§ **EXTRAIT CHOISI**:
────────────────
Chaque match gagné en phase des poules de la Coupe d’Afrique des nations (CAN Gabon 2017) donne droit à une prime de 5 000 dollars à chaque joueur, a précisé le 3ème vice-président de la Fédération congolaise de football association (FECOFA) chargé des finances, Roger Bondembe. Une qualification pour les quarts de finale donne droit à un gain de 10 000 dollars à chaque athlète, la prime passe à 15 000 dollars si les Léopards atteignent les demi-finales. Ces primes ont été ainsi fixées depuis la CAN 2013 qui s’était déroulée en Afrique du Sud, a laissé entendre le chargé des finances de la FECOFA. Avant d’ajouter que la prime pour la finale est laissée à l’appréciation du chef de l’État.

La circulaire n°002/VPM/MIN.BUDGET/2014 du 19 juin 2014 contenant les instructions relatives à l’élaboration de la loi de finances de l’exercice 2015 n’aura donc pas été mise en application pour le onze national de football alors que dans la Fonction publique, elle est de stricte application. Par ce temps de basse conjoncture, où faute d’argent, des primes des médecins sont par endroits gelées, nombre de fonctionnaires recalés au processus d’éligibilité à la paie, des chantiers routiers (dont la route By-Pass) mis en veilleuse, l’État se retrouve cependant dans l’obligation de décaisser des centaines de milliers de dollars par le hasard du calendrier de la CAN alors que le pays fonctionne sous le régime des crédits provisoires : juste le douzième du budget révisé de 2016 chiffré à quelque 6,6 mille milliards de nos francs. Tenez : rien que pour le premier match (1-0) face au Maroc, 115 000 dollars ont été versés aux 23 sélectionnés de la RDC, d’après l’arithmétique du 3ème vice-président de la FECOFA.
────────────────
§ **MATÉRIEL FOURNI**:
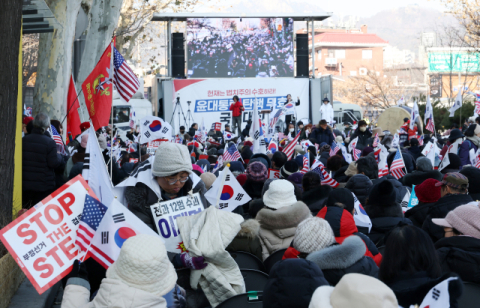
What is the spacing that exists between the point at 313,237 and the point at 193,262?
788mm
────────────────
§ **OBJECTIF ÉNONCÉ**: Pouvez-vous recopier mot pour mot le passage de l'extrait sur les primes des Léopards compris entre « Chaque match gagné » et « chef de l’État. », bornes incluses ?

§ **RÉSULTAT DE L'EXERCICE**:
Chaque match gagné en phase des poules de la Coupe d’Afrique des nations (CAN Gabon 2017) donne droit à une prime de 5 000 dollars à chaque joueur, a précisé le 3ème vice-président de la Fédération congolaise de football association (FECOFA) chargé des finances, Roger Bondembe. Une qualification pour les quarts de finale donne droit à un gain de 10 000 dollars à chaque athlète, la prime passe à 15 000 dollars si les Léopards atteignent les demi-finales. Ces primes ont été ainsi fixées depuis la CAN 2013 qui s’était déroulée en Afrique du Sud, a laissé entendre le chargé des finances de la FECOFA. Avant d’ajouter que la prime pour la finale est laissée à l’appréciation du chef de l’État.